** EXTRACTED TEXT **
::::::

I think the decision was more financial than anything else. And the feeling was similar to what they did in Iraq — NPR closed the Baghdad bureau at the end of 2011 when US troops left, so they were following that model. I understand financially why there might have been a need or desire to do that. I certainly don’t think editorially it was a decision that a number of people in management would have made.

I did have a conversation with a senior manager last summer offering to extend and stay at least through the first half of 2015 because I felt that it was essential to continue to cover the story and see how things play out at least through the first half of the year after this transition period ends. And I was told that there was agreement that editorially that would be preferable, but, you know, it was a non-starter because financially there was not a dollar to put toward that. It was a done deal at that point.

What do you think we can we expect to see from the US-Afghanistan relationship going forward?

The recent Washington visit by President Ashraf Ghani and CEO Abdullah Abdullah appears to have been very productive. Ghani was extremely gracious and really bent over backwards to show his appreciation of US investment in Afghanistan – both in dollars and lives. It’s a stark change from former President Hamid Karzai, who became increasingly hostile towards the US.

President Obama agreed to delay his planned draw-down of troops, which both US and Afghan military officials have wanted for some time. The US also announced a new pledge of $800 million in incentive funds that Afghanistan will receive if it meets certain benchmarks. But, the question is, how long will this honeymoon last? There is a lot of Afghanistan fatigue in the US, and the public and many in Congress are wondering what the US is getting for its continued investment in Afghanistan.

Ghani’s going to have to reassure people that he is making progress on some of these key things like corruption, in terms of trying to build an economy, in terms of trying to further peace initiatives and end the fighting there. And it’s going to be difficult because he doesn’t have a lot to show on any of those, even some six months into his presidency, because he doesn’t have a full cabinet and so a lot of the ministries have been just running on fumes.

And just as Karzai gradually alienated many of his supporters in Washington, there is a risk Ghani could too. He was on his best behaviour during this recent visit, but he’s notoriously prickly, and he’s already dressed down a number of western officials and diplomats in Kabul. Some have warned that working with Ghani could become more difficult over time.

What’s your take on the prospect of a peace process? What do you think about Pakistan’s role?

I’m sceptical of that. I think there are a lot of reasons why it should be doubted right now that that process is likely to move forward. The Taliban have been making some gains militarily in parts of the country and so, from their standpoint, if they can continue to make gains then that strengthens their bargaining position. Unless some of the Taliban commanders believe that they’re actually likely to lose ground this year, then maybe they would see an incentive to start talking, but I think a number of Taliban figures are going to think they have an incentive to keep fighting and increase their leverage.

And there are still a lot of questions about Pakistan and whether Pakistan is really going to come to the table and use their influence over the Afghan Taliban to start negotiations. There’s been some optimism that Pakistan is turning over a new leaf, but from some people I’ve talked to that are close to this, they don’t really buy that there is any substantive change in Pakistan’s behaviour. For example, there’s a fundamental conflict that is unresolved between Afghanistan and Pakistan — that Afghanistan still does not officially recognise the border between the two countries. This is the Durand Line that was created by the British in the late 1800s. It took a big chunk of Afghanistan and gave it to what was British India at the time. And even though the international community, the UN, all see this as the legal, defined border, it’s a point of nationalist pride in Afghanistan to say ‘we will never recognise the Durand Line’.

::::::

** TASK INSTRUCTIONS **
• a. In the interview about Afghanistan, when did NPR close its Baghdad bureau?
• b. Pick up the interview about Afghanistan right after its final sentence and keep it going.

** EXERCISE DATA **
::::::

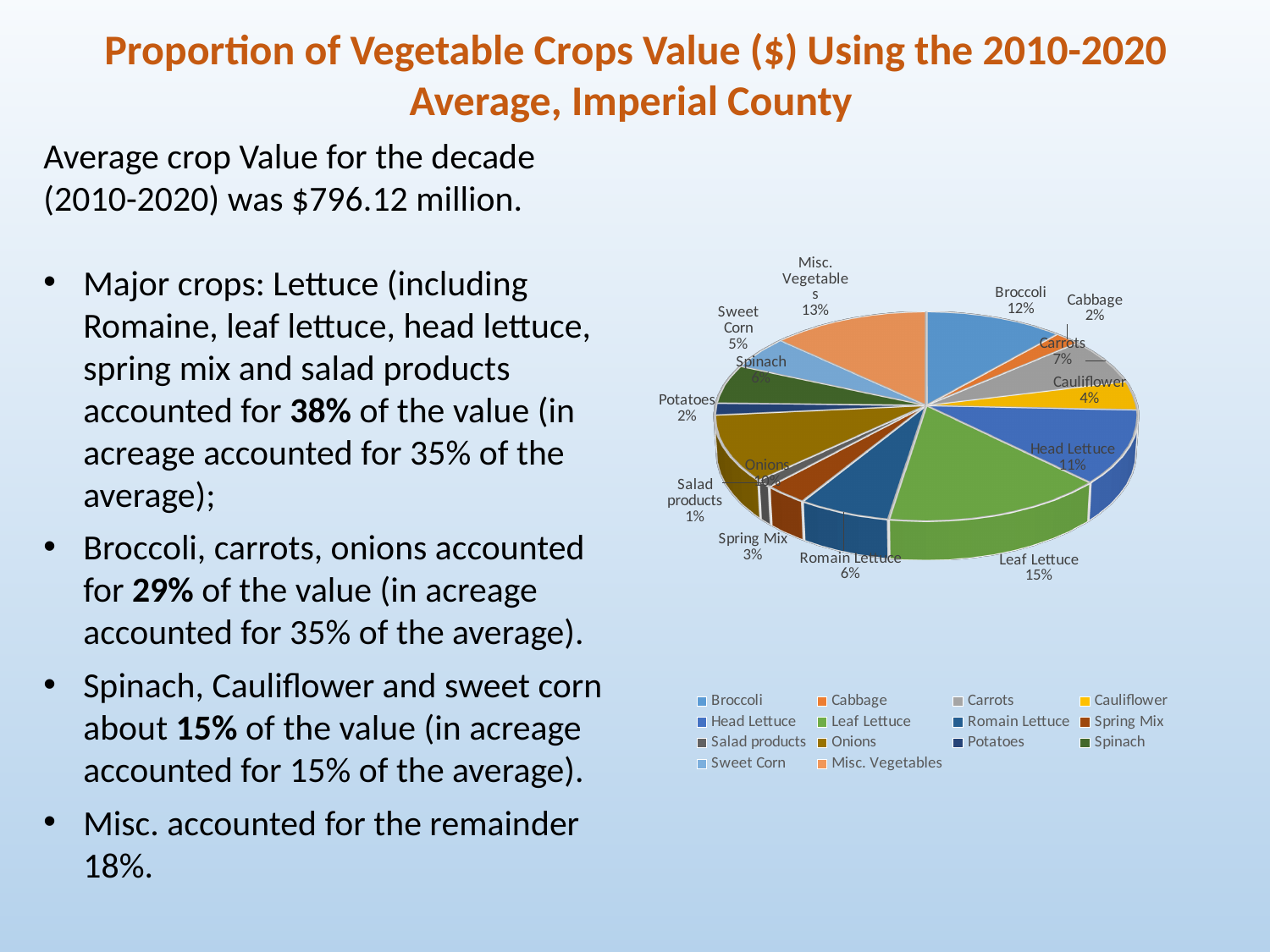
How many crop categories does the legend list? 14 Which has a larger share, Broccoli or Head Lettuce? Broccoli What type of chart is shown on the slide? pie chart What share of the vegetable crops value does Broccoli account for? 12% Which crop has the largest share of the pie chart? Leaf Lettuce How many percentage points larger is the Leaf Lettuce share than the Broccoli share? 3% What percentage of the value is Leaf Lettuce? 15% What percentage is shown for Carrots? 7% Which crop has the smallest share of the pie chart? Salad products What share of the value does Sweet Corn account for? 5% What share does Misc. Vegetables have in the pie chart? 13% What percentage is shown for Head Lettuce? 11%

::::::

** OUTPUTS IN ORDER **
• a. At the end of 2011, when US troops left.

• b.
As long as the Afghans refuse to recognise this line, there will be this existential angst and fear in Pakistan that has fuelled their desire to have strong influence in Afghanistan through proxies, whether it’s the Taliban or politicians or what-have-you. So unless Afghanistan decides to recognise this border, I think it’s going to be hard for Pakistan to give up this feeling that it has to have a weak neighbour that isn’t going to someday be strong enough to try to claim back this land. This is an underlying dynamic that doesn’t get a lot of attention, but I think it’s a real festering sore… It’s hard to see a peace process going forward without some resolution of this underlying border conflict.

But that’s just one of many reasons why some people are wary of Pakistan’s intentions and willingness to commit to a peace process. On the Afghan side, there are still questions whether different factions have reconciled and settled on a unified approach to a peace process as well, and they can’t move forward if some powerful people have reservations about the terms of a possible peace deal.

What would you say was the most surprising story you covered while in Afghanistan?

I keep coming back to this story about the police puncturing car tires in the city. It’s just a story that found us. I had someone over to our office that we were interviewing and when he went out, around 7 o’clock at night, his car parked in front of our compound had a couple of flat tires. And he actually had a flat tire on his way over to our house, so he thought that the repair was done badly and a coincidence he had another flat tire. Then, as my Afghan producer was leaving shortly after that to head home, he calls me and says, ‘Hey, I have two flat tires as well’. I said, ‘Ok, there’s something weird about this. Call the police office at our district and tell them this and see what they have to say.’

He calls them, and then calls me back and says: ‘I talked to the police commander and he said they did it, that this is a new policy to try to prevent car theft. If people park their car in the street at night, they’re going to puncture the tires so the cars can’t be stolen and used as suicide car bombs.’ When he explained this, I thought, this is unusual. It clearly is a solution to a problem — I’m not sure it’s the best solution to the problem.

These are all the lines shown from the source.